If the check had not been made he would have remained undiscovered until yesterday, when regular cleaning was scheduled.
Now family and friends are demanding answers from the police about the search for the missing Irishman.
O'Sullivan had been working in Australia for about two years, living with his brother Johnnie in a Bondi Junction flat and commuting to work in Canberra during the week.
On Saturday night he had been drinking with Johnnie at the Tea Gardens Hotel in Bronte Road, before apparently leaving to carry on at a league club.
When he failed to return to his nearby flat Johnnie began to worry.
On Sunday he reported the disappearance but, Johnnie told the Irish Echo, even with daily calls to check on the progress of the search, "the police were very slow in responding".
The Sydney Morning Herald quotes friends who believed the police treated the case as one of "just another drunk Irishman".
"They didn't take it very seriously. There were remarks about his nationality," the SMH quoted a friend, Gavin Anderson, as saying.
O'Sullivan's family and friends organised their own search.
His sister and her husband arrived from Ireland to join hundreds of others hunting for O'Sullivan every day and distributing pamphlets. More than 1000 people joined a Facebook group set up to help the search.

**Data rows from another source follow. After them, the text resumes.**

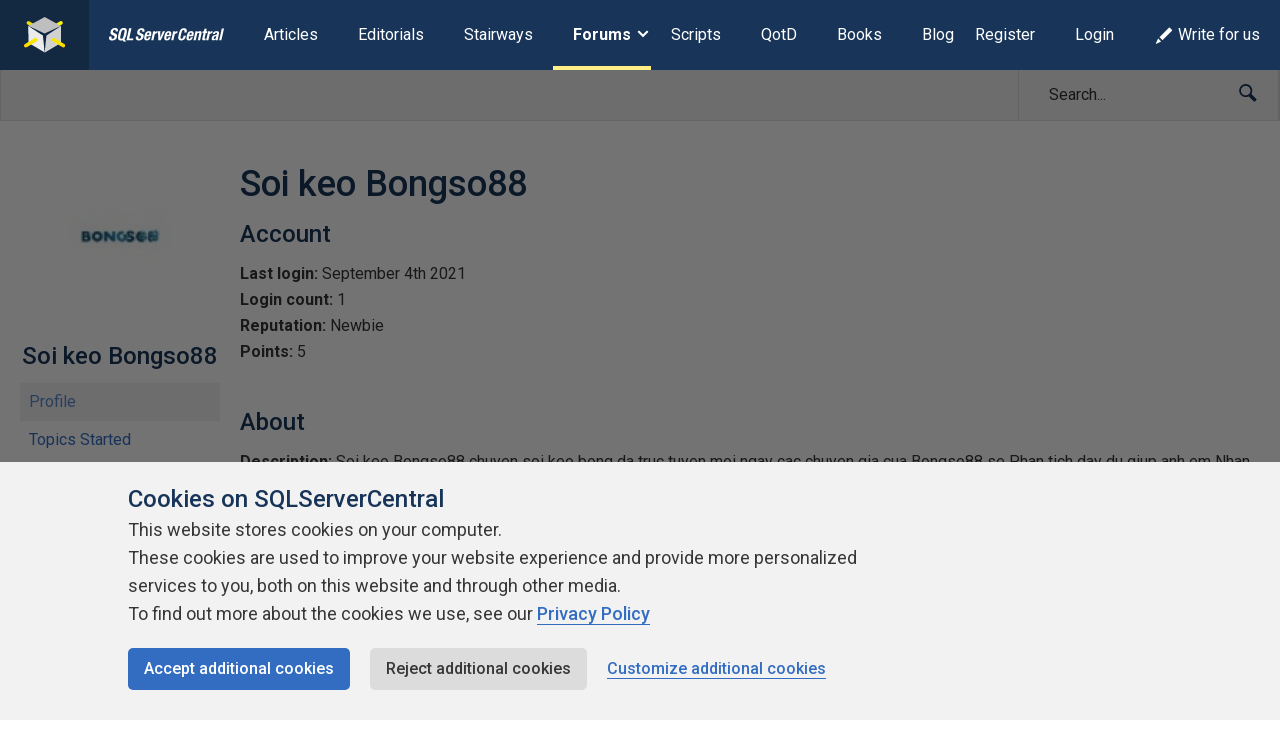

--- FILE ---
content_type: application/javascript
request_url: https://www.sqlservercentral.com/wp-content/mu-plugins/ssc/ssc-bbp-report/js/ssc-bbp-report.min.js?ver=2024-01-03
body_size: 1901
content:
function ssc_bbp_report_handle_click(e){e.preventDefault(),openModal(e)}function ssc_bbp_report_add_event_handlers(){var e=document.querySelectorAll("a.bbp-topic-report-link.unreported, a.bbp-reply-report-link.unreported");if(e.length)for(var t=0;t<e.length;t++){var n=e[t];n.addEventListener("click",ssc_bbp_report_handle_click)}}function addModalHandlers(){for(var e,t=document.querySelectorAll(".ssc-bbp-report-cancel"),n=0;n<t.length;n++)e=t[n],e.addEventListener("click",closeModal);document.addEventListener("mousedown",function(e){var t=document.querySelector(".overlay__content");t&&!t.contains(e.target)&&closeModal(e)})}function openModal(e){var t=e.target.getAttribute("href"),n=e.target.getAttribute("title"),o=document.createElement("div");o.classList.add("overlay"),o.innerHTML=['<div class="overlay__content">','    <div class="notification notification--block notification--warning">','        <div class="notification--block__inner-container">','            <figure class="notification__icon">','                <span class="icon icon--warning"></span>',"            </figure>",'            <a class="notification__close ssc-bbp-report-cancel" href="#">Close</a>','            <div class="notification__body">','                <div class="spaced-bottom">',"                    <h4>Report post as inappropriate or spam</h4>","                    <p>Are you sure?</p>","                </div>",'                <p class="text--left">','                    <a href="#" class="button ssc-bbp-report-cancel">Cancel</a>',"                    <a",'                        href="'+t+'"','                        title="'+n+'"','                        class="button button--primary float-right"',"                    >Report post</a>","                </p>","            </div>","        </div>","    </div>","</div>"].join("\n"),document.body.appendChild(o),addModalHandlers()}function closeModal(e){e.preventDefault();var t=document.querySelector(".overlay");t.parentElement.removeChild(t)}function init(){ssc_bbp_report_add_event_handlers()}init();

--- FILE ---
content_type: application/javascript
request_url: https://www.sqlservercentral.com/wp-content/mu-plugins/ssc/ssc-bbp-like/js/ssc-bbp-like.min.js?ver=2024-01-03
body_size: 1357
content:
(function(t){var i={$like_button_wrap:null,$like_button:null,ids:[],$buttons:[],init:function(){if(this.$like_button_wrap=t(".ssc-bbp-like-button"),this.$like_button_wrap.length){this.fetch_ids();var i={action:"ssc_bbp_like_button_get_data",ids:this.ids};SSC_AJAX.request(i,this.data_loaded)}},fetch_ids:function(){this.$like_button_wrap.each(function(){i.ids.push(t(this).attr("data-post_id")),i.$buttons.push(t(this))}),i.ids=Array.from(new Set(i.ids))},data_loaded:function(t){for(var a=0;a<t.length;a++){var e=t[a];if(!e.user_blocked){var n=i.get_button_wrap_by_id(e.id),s=e.liked?"Unlike":"Like",o=n.attr("data-class"),l=" ("+e.count+")";n.html('<a href="#'+s.toLowerCase()+'" class="'+o+'">'+s+l+"</a>"),n.find("a").click(i.click)}}},get_button_wrap_by_id:function(t){for(var a=0;a<i.$buttons.length;a++)if(i.$buttons[a].attr("data-post_id")===t)return i.$buttons[a]},click:function(a){a.preventDefault(),t(this).parent().addClass("ssc-bbpress-like-button--loading");var e={action:"bbpress_topic_like_button_click",method:"#like"===t(this).attr("href")?"like":"unlike",id:t(this).parent().attr("data-post_id")};return t.post(window.ssc_bbp_like_data.ajax_url,e,i.clicked_ajax_callback),!1},clicked_ajax_callback:function(i){var a="liked"===i.res.result?"Unlike":"Like";console.log({data:i,html:s});var e=t(document.activeElement),n=" ("+i.res.count+")",s=a+n;e.html(s).attr("href","#"+a.toLowerCase()).parent().removeClass("ssc-bbpress-like-button--loading")}};t(document).ready(function(){i.init()})})(jQuery);

--- FILE ---
content_type: image/svg+xml
request_url: https://www.sqlservercentral.com/wp-content/themes/ssc-twentyeighteen/images/nav-secondary/search-icon.svg
body_size: 251
content:
<svg xmlns="http://www.w3.org/2000/svg" xml:space="preserve" viewBox="0 0 20.2 20.4">
	<path d="m20 17.4-6.1-6.1c2.1-3.5 1-8.1-2.5-10.2S3.3.1 1.2 3.6s-1 8.1 2.5 10.2c2.2 1.4 5 1.4 7.3.2l6.1 6.1c.2.2.5.2.7 0l2.1-2.1c.2-.1.3-.4.1-.6zm-16.3-6c-2.1-2.1-2.2-5.5-.1-7.7 1-1 2.4-1.6 3.9-1.6 1.4 0 2.8.6 3.8 1.6 2.1 2.1 2.1 5.5 0 7.6-2.1 2.1-5.5 2.1-7.6.1 0-.1 0-.1 0 0z" fill="#183559"/>
</svg>

--- FILE ---
content_type: application/javascript
request_url: https://www.sqlservercentral.com/wp-content/mu-plugins/ssc/ssc-related-forum-topics/js/top-comments.min.js?ver=2024-01-03
body_size: 697
content:
jQuery(document).ready(function(c){if(0!==document.querySelectorAll('[data-target="ssc-related-forum-topics-top-comments"]').length){var t={action:"ssc_related_forum_topic_get_top_comments",post_id:ssc_related_forum_topics_top_comments_data.post_id};SSC_AJAX.request(t,function(t){if(void 0!==t.replies&&t.replies.length){for(var e='<h2 class="ssc-related-forum-topics-top-comments__title gamma">Recent comments</h2><ul class="ssc-related-forum-topics-top-comments__comments">',o=0;o<t.replies.length;o++){var s=t.replies[o];e=(e=(e+="<li>")+'<div class="ssc-related-forum-topics-top-comments__comment"><a href="'+s.link+'">'+s.content+"</a></div>")+'<div class="ssc-related-forum-topics-top-comments__author"><a href="'+s.author_link+'">'+s.author+"</a></div>",e+="</li>"}e+="</ul>",c("[data-target='ssc-related-forum-topics-top-comments']").html(e)}})}});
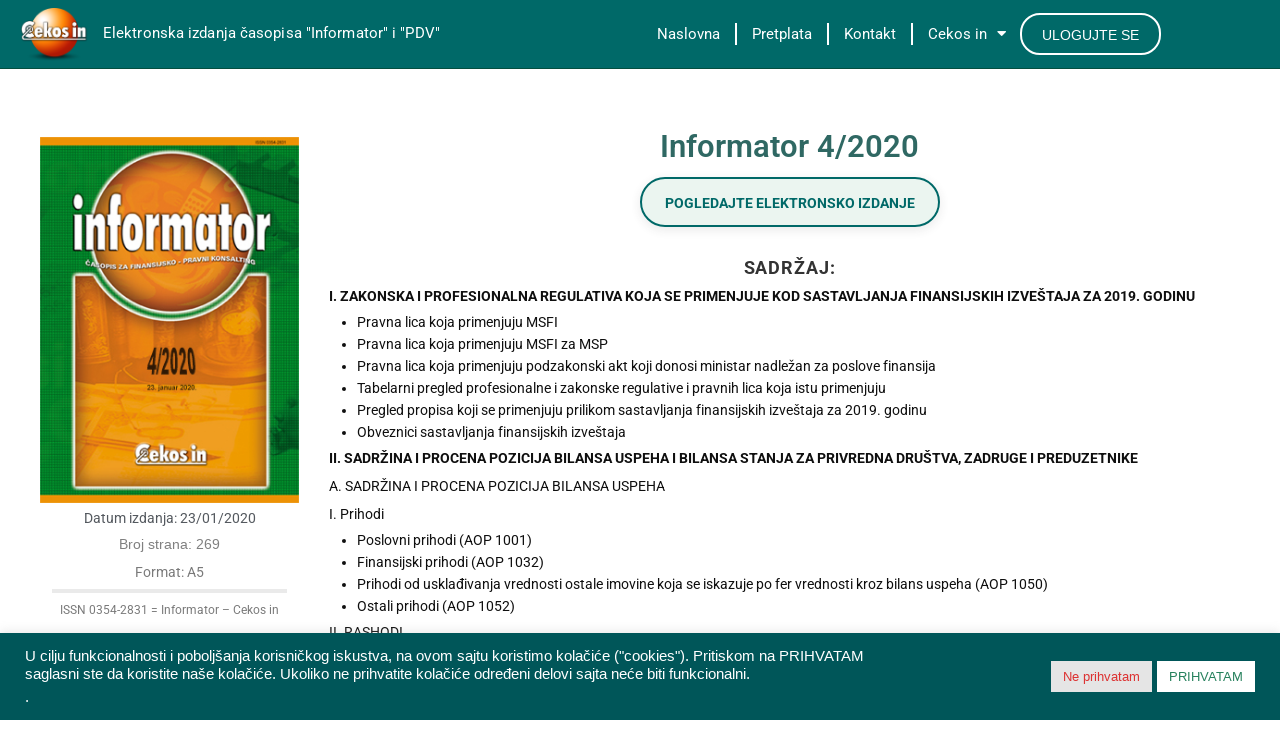

--- FILE ---
content_type: text/css
request_url: https://strucnaliteratura.rs/wp-content/plugins/responsive-add-ons/includes/megamenu/assets/megamenu-frontend.css?ver=24
body_size: 342
content:
@media (min-width: 767px) {

	.responsive-megamenu-parent .responsive-megamenu.sub-menu .sub-menu.responsive-megamenu-child {
		position: unset !important;
		background-color: unset;
	}

	.responsive-megamenu {
		display: flex;
	}

	.responsive-megamenu > li {
		flex: 1;
	}

	.main-navigation .children > li.focus > .children,
	.main-navigation .children > li.focus > .sub-menu,
	.main-navigation .children > li:hover > .children,
	.main-navigation .children > li:hover > .sub-menu,
	.main-navigation .sub-menu > li.focus > .children,
	.main-navigation .sub-menu > li.focus > .sub-menu,
	.main-navigation .sub-menu > li:hover > .children,
	.main-navigation .sub-menu > li:hover > .sub-menu {
		left: unset !important;
		top: unset !important;
	}

	.main-navigation li.responsive-megamenu-parent .children .children,
	.main-navigation li.responsive-megamenu-parent .children .sub-menu,
	.main-navigation li.responsive-megamenu-parent .sub-menu .children,
	.main-navigation li.responsive-megamenu-parent .sub-menu .sub-menu {
		border-left: none !important;
		border-right: none !important;
	}

	.main-navigation .sub-menu {
		box-shadow: none !important;
	}

	.responsive-full-megamenu-wrapper {
		position: absolute;
		background-color: white;
	}

	.responsive-megamenu-custom-content {
		margin-bottom: 14px;
	}

	.responsive-megamenu-custom-text {
		padding: 0 16px;
	}

	.responsive-megamenu-bg-transparent {
		background-color: transparent !important;
	}

	.responsive-megamenu-disable-link:hover,
	.responsive-megamenu-parent .responsive-megamenu.sub-menu li.menu-item a.menu-link[href="javascript:void(0)"] {
		cursor: default;
	}

}
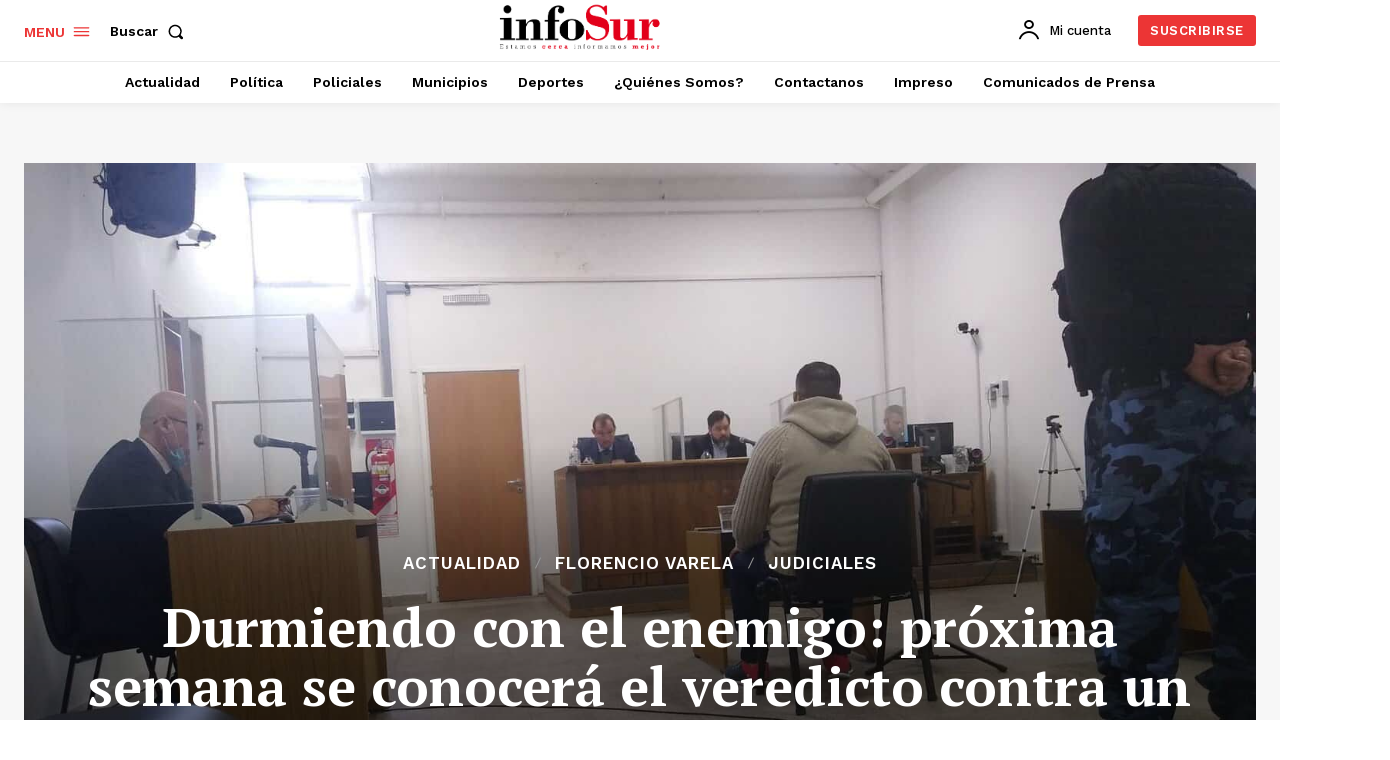

--- FILE ---
content_type: text/html; charset=utf-8
request_url: https://www.google.com/recaptcha/api2/aframe
body_size: 186
content:
<!DOCTYPE HTML><html><head><meta http-equiv="content-type" content="text/html; charset=UTF-8"></head><body><script nonce="4APHjkLDhYN26ZxKaQ3AAw">/** Anti-fraud and anti-abuse applications only. See google.com/recaptcha */ try{var clients={'sodar':'https://pagead2.googlesyndication.com/pagead/sodar?'};window.addEventListener("message",function(a){try{if(a.source===window.parent){var b=JSON.parse(a.data);var c=clients[b['id']];if(c){var d=document.createElement('img');d.src=c+b['params']+'&rc='+(localStorage.getItem("rc::a")?sessionStorage.getItem("rc::b"):"");window.document.body.appendChild(d);sessionStorage.setItem("rc::e",parseInt(sessionStorage.getItem("rc::e")||0)+1);localStorage.setItem("rc::h",'1768572943830');}}}catch(b){}});window.parent.postMessage("_grecaptcha_ready", "*");}catch(b){}</script></body></html>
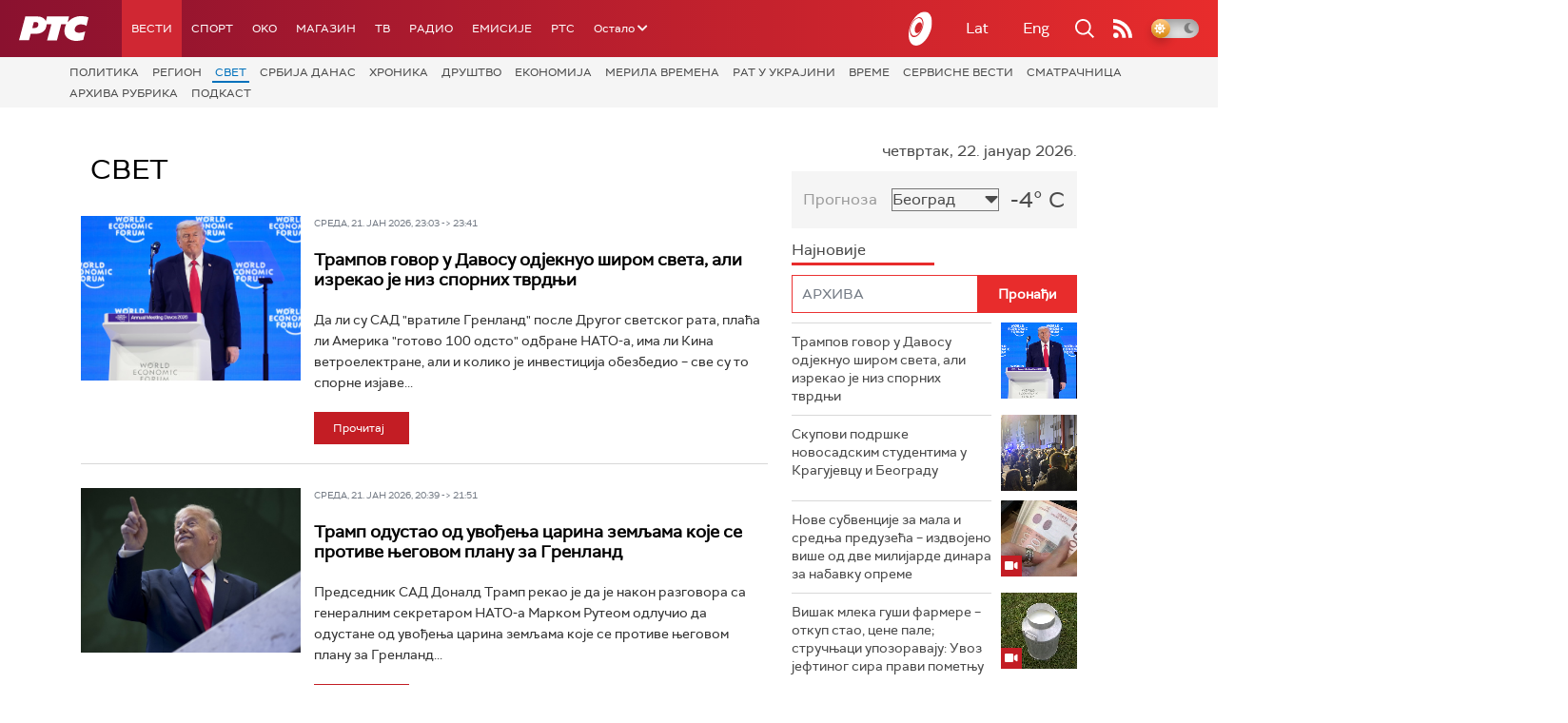

--- FILE ---
content_type: text/html; charset=utf-8
request_url: https://www.google.com/recaptcha/api2/aframe
body_size: 268
content:
<!DOCTYPE HTML><html><head><meta http-equiv="content-type" content="text/html; charset=UTF-8"></head><body><script nonce="xtnq-pfSU8Xzij5jXqYpJA">/** Anti-fraud and anti-abuse applications only. See google.com/recaptcha */ try{var clients={'sodar':'https://pagead2.googlesyndication.com/pagead/sodar?'};window.addEventListener("message",function(a){try{if(a.source===window.parent){var b=JSON.parse(a.data);var c=clients[b['id']];if(c){var d=document.createElement('img');d.src=c+b['params']+'&rc='+(localStorage.getItem("rc::a")?sessionStorage.getItem("rc::b"):"");window.document.body.appendChild(d);sessionStorage.setItem("rc::e",parseInt(sessionStorage.getItem("rc::e")||0)+1);localStorage.setItem("rc::h",'1769051848544');}}}catch(b){}});window.parent.postMessage("_grecaptcha_ready", "*");}catch(b){}</script></body></html>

On Wednesday night a cleaner making a random check on the East Tower emergency stairwell found O'Sullivan on level six, and paramedics were called.
No one has any idea of what he was doing in the building, or how he got there.
Police, who made their own searches and hunted through CCTV footage, said they had done everything they could.
"When I reviewed the report and actually looked at what work went into finding Mr O'Sullivan, I'm confident in saying that we did everything we could under the circumstances," Eastern Suburbs Crime Manager Ana Loughman told the SMH.